Spatial relationship records:
........

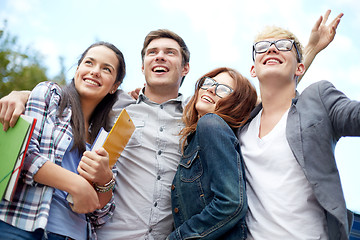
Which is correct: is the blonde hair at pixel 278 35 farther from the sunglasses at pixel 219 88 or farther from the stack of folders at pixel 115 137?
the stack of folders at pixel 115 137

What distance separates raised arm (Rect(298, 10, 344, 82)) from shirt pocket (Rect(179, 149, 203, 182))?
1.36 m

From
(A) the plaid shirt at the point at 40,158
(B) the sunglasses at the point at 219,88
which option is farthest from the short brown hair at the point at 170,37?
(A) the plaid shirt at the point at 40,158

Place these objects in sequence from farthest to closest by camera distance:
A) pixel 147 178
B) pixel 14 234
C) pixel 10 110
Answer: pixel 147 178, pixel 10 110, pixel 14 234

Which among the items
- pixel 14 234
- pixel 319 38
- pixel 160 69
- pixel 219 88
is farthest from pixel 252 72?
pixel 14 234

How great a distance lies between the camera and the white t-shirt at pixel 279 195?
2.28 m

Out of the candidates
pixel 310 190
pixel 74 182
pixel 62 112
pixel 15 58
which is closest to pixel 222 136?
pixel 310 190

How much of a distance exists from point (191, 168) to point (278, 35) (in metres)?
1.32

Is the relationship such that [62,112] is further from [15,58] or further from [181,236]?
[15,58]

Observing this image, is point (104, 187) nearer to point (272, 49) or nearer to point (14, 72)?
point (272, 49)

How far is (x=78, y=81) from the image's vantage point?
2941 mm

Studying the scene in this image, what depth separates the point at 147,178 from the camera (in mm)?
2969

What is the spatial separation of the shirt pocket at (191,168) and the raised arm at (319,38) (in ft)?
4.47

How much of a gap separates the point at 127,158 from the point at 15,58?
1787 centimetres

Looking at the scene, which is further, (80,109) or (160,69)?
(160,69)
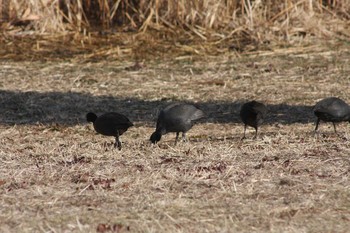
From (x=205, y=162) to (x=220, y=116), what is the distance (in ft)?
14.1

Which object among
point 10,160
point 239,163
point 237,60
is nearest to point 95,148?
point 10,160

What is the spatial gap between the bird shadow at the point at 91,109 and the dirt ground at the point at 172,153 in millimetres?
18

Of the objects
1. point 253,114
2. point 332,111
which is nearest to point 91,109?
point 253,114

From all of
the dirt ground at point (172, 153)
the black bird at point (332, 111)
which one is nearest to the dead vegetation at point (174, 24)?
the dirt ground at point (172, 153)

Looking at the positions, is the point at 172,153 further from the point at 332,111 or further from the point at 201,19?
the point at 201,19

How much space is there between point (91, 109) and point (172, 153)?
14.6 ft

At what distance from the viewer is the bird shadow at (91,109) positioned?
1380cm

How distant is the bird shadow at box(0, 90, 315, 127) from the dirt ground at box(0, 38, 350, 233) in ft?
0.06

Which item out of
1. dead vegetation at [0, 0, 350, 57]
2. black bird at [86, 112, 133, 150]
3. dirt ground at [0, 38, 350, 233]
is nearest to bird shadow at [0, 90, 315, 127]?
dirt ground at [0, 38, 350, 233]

........

• Your objective: Repeat all the data as it stands, dropping any images it holds.

• Answer to this problem:
Which is correct: is the blonde hair at pixel 278 35 farther from the sunglasses at pixel 219 88 or farther from the stack of folders at pixel 115 137?
the stack of folders at pixel 115 137

What distance separates raised arm (Rect(298, 10, 344, 82)) from shirt pocket (Rect(179, 149, 203, 182))?
1.36 m

From
(A) the plaid shirt at the point at 40,158
(B) the sunglasses at the point at 219,88
which option is farthest from the short brown hair at the point at 170,37?
(A) the plaid shirt at the point at 40,158

Place these objects in sequence from farthest to closest by camera distance:
A) pixel 147 178
B) pixel 14 234
C) pixel 10 110
Answer: pixel 147 178, pixel 10 110, pixel 14 234

Which among the items
- pixel 14 234
- pixel 319 38
- pixel 160 69
- pixel 219 88
is farthest from pixel 252 72?
pixel 14 234

How great a distance lies between the camera and the white t-shirt at pixel 279 195?
2.28 m

Out of the candidates
pixel 310 190
pixel 74 182
pixel 62 112
pixel 15 58
which is closest to pixel 222 136?
pixel 310 190

How much of a distance exists from point (191, 168) to point (278, 35) (in metres)?
1.32

Is the relationship such that [62,112] is further from [15,58] or further from [181,236]?
[15,58]

Observing this image, is point (104, 187) nearer to point (272, 49) or nearer to point (14, 72)?
point (272, 49)

How far is (x=78, y=81) from the image's vantage point?
2941 mm

Studying the scene in this image, what depth separates the point at 147,178 from the camera (in mm)?
2969

What is the spatial separation of the shirt pocket at (191,168) and the raised arm at (319,38) (in ft)?
4.47

How much of a gap separates the point at 127,158 from the point at 15,58?
1787 centimetres

Looking at the scene, which is further, (80,109) or (160,69)?
(160,69)
From (x=205, y=162) to (x=220, y=116), what is the distance (in ft)?
14.1

Which object among
point 10,160
point 239,163
point 237,60
is nearest to point 95,148?
point 10,160

What is the spatial gap between the bird shadow at the point at 91,109 and the dirt ground at the point at 172,153 in millimetres?
18

Of the objects
1. point 253,114
2. point 332,111
which is nearest to point 91,109?
point 253,114

From all of
the dirt ground at point (172, 153)
the black bird at point (332, 111)
which one is nearest to the dead vegetation at point (174, 24)?
the dirt ground at point (172, 153)

Looking at the positions, is the point at 172,153 further from the point at 332,111 or further from the point at 201,19?
the point at 201,19

How much space is there between point (91, 109) and point (172, 153)?
14.6 ft

At what distance from the viewer is the bird shadow at (91,109) positioned?
1380cm

How distant is the bird shadow at box(0, 90, 315, 127) from the dirt ground at box(0, 38, 350, 233) in ft?
0.06

Which item out of
1. dead vegetation at [0, 0, 350, 57]
2. black bird at [86, 112, 133, 150]
3. dirt ground at [0, 38, 350, 233]
is nearest to bird shadow at [0, 90, 315, 127]?
dirt ground at [0, 38, 350, 233]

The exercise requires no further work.